Dataset extract
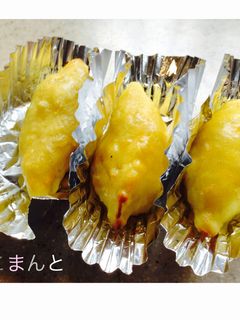 30分以内で!簡単スイートポテト*-レシピのメイン写真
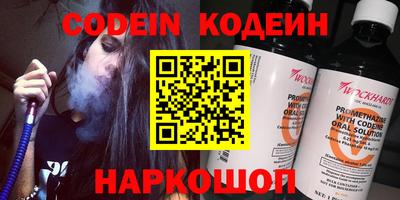 MDMA Краснокаменск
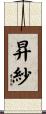 昇紗 Scroll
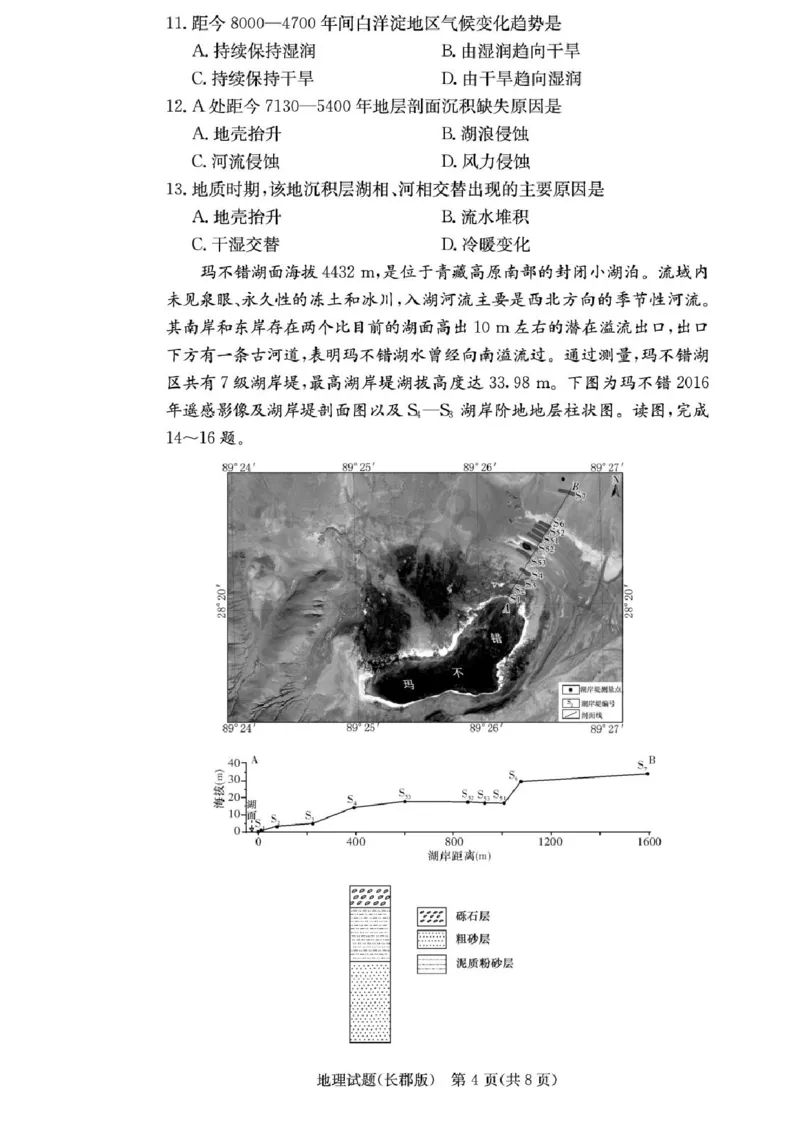 湖南省长沙市长郡中学2024-2025学年高三上学期月考（五）地理试卷_2025年1月_250124湖南省长沙市长郡中学2024-2025学年高三上学期月考（五）（全科）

What the task asks
Quote the listing above in full, except for the pictures.

Answer box
 30分以内で!簡単スイートポテト*-レシピのメイン写真
 MDMA Краснокаменск
 昇紗 Scroll
 湖南省长沙市长郡中学2024-2025学年高三上学期月考（五）地理试卷_2025年1月_250124湖南省长沙市长郡中学2024-2025学年高三上学期月考（五）（全科）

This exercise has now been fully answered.